Using mouthwash right after brushing has the same problem. Mouthwash contains less fluoride than toothpaste, so swishing it around actually dilutes the fluoride coating you just applied. If you want to use mouthwash, save it for a different time of day, like after lunch.
When to Brush Around Meals
If you eat breakfast, you have two options: brush before you eat, or wait at least 30 minutes after eating. Acidic foods and drinks (orange juice, coffee, fruit, yogurt) temporarily soften your enamel. Brushing while that enamel is softened can wear it down. Waiting 30 minutes gives your saliva time to neutralize the acid and let the enamel re-harden.
Brushing before breakfast avoids the timing issue entirely. You clear away the bacterial buildup from overnight sleep, coat your teeth in fluoride, and then eat. For most people, this is the simpler routine to maintain.
Replace Your Brush Regularly
Swap your toothbrush or brush head every three to four months. Frayed, matted bristles don’t clean effectively because they can’t maintain the correct angle against your teeth and gums. If the bristles are splaying outward before the three-month mark, replace it sooner. After an illness, replacing your brush is also a good idea to avoid reintroducing bacteria.
Brushing Guidelines for Kids
Children’s teeth need brushing from the moment the first tooth appears, but the approach changes with age.
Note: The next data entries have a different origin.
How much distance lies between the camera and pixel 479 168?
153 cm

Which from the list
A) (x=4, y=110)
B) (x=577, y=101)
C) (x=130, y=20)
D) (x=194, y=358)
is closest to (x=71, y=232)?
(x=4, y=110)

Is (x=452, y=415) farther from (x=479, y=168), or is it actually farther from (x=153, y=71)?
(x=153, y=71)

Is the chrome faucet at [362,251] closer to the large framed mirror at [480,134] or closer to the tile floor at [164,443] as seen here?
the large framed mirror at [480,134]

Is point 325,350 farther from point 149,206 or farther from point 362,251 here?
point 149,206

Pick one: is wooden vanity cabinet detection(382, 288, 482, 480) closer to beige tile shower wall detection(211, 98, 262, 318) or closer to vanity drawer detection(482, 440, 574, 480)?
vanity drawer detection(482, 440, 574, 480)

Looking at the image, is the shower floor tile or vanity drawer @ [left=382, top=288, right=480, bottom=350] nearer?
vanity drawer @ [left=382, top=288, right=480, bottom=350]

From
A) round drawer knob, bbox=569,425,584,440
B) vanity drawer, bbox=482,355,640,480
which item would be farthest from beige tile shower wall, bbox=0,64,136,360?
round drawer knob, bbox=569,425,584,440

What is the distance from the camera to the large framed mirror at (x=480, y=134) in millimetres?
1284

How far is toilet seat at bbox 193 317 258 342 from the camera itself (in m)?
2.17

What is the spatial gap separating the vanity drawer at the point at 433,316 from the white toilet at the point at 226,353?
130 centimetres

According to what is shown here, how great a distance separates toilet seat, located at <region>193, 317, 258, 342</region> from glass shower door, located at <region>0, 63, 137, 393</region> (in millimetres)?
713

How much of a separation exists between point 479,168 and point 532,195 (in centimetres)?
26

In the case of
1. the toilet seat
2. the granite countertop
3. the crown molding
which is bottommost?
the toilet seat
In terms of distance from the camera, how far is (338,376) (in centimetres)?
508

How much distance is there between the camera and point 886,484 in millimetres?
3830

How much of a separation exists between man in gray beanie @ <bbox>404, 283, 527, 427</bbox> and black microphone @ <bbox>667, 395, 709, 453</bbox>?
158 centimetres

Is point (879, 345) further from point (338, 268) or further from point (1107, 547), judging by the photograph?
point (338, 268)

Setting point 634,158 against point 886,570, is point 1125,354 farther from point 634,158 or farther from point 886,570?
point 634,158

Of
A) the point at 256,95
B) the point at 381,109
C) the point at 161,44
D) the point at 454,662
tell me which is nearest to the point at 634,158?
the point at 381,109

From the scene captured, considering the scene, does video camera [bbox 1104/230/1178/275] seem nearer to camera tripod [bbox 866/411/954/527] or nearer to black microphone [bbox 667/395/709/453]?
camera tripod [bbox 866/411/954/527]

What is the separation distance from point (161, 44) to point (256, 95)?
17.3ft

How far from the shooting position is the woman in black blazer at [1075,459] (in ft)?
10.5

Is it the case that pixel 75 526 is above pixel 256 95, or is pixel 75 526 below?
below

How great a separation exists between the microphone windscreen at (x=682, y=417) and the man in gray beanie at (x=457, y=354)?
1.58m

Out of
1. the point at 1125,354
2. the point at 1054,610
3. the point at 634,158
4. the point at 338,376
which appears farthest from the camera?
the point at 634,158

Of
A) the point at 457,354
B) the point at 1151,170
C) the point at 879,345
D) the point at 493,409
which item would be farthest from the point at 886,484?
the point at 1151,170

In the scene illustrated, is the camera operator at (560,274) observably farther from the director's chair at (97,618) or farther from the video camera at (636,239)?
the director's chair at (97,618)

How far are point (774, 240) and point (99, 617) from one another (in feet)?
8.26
- 6 to 18 months: Use a small, soft-bristled brush with plain water only. Gently brush any teeth that have come in and massage the surrounding gums.
- 18 months to age 5: Start using a pea-sized smear of fluoride toothpaste around age 2. An adult should do the brushing or closely supervise, since young children swallow more toothpaste than they spit out.
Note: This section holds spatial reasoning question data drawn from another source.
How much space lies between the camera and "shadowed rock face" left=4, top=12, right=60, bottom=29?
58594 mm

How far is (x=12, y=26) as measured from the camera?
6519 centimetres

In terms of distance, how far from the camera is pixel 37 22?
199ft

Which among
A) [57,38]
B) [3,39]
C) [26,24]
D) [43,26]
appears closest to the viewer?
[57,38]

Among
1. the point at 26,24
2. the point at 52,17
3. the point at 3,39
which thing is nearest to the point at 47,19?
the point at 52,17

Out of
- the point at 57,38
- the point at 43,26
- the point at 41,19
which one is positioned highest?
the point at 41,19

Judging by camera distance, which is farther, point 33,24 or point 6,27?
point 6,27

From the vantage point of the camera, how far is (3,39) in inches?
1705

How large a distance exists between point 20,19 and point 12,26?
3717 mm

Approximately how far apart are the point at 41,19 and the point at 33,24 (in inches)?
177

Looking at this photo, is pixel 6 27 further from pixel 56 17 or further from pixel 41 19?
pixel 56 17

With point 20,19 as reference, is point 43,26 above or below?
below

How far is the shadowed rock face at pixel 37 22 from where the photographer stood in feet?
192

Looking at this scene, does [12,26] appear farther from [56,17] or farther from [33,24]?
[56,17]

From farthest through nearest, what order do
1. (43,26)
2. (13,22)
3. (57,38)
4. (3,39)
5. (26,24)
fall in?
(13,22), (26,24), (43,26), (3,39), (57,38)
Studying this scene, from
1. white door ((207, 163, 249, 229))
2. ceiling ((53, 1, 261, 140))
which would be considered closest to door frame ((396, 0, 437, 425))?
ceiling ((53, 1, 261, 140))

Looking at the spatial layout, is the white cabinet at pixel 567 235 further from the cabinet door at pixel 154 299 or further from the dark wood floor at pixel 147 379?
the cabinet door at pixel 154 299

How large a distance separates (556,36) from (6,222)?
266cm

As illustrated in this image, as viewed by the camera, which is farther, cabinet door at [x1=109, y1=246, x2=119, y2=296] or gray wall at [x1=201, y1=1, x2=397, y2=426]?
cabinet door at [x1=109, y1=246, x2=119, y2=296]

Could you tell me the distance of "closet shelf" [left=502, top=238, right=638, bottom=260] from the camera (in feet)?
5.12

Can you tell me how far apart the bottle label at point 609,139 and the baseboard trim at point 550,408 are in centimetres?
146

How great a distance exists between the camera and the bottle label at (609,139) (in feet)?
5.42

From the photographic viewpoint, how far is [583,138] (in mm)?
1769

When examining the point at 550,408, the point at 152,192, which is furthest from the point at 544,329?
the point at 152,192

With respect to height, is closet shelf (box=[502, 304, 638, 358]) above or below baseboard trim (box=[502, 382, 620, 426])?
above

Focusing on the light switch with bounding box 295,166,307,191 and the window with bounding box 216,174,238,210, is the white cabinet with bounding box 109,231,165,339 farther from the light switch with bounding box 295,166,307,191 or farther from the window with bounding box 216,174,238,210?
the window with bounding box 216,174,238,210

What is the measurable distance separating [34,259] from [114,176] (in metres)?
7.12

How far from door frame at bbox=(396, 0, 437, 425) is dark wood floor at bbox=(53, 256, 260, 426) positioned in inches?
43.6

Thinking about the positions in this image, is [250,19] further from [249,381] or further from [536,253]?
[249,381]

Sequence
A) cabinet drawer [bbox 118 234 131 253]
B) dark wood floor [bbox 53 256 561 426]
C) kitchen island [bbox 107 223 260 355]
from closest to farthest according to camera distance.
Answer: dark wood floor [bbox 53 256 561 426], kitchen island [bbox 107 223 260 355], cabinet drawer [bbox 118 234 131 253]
- Age 6 and up: Children can begin brushing more independently but often still need reminders about reaching the back teeth and brushing for the full two minutes. Standard-strength fluoride toothpaste (1,000 ppm or higher) is appropriate at this age.
High-fluoride toothpaste (1,500 ppm) is not recommended for children under six, because swallowing too much fluoride during the years when permanent teeth are forming can cause white spots on the enamel.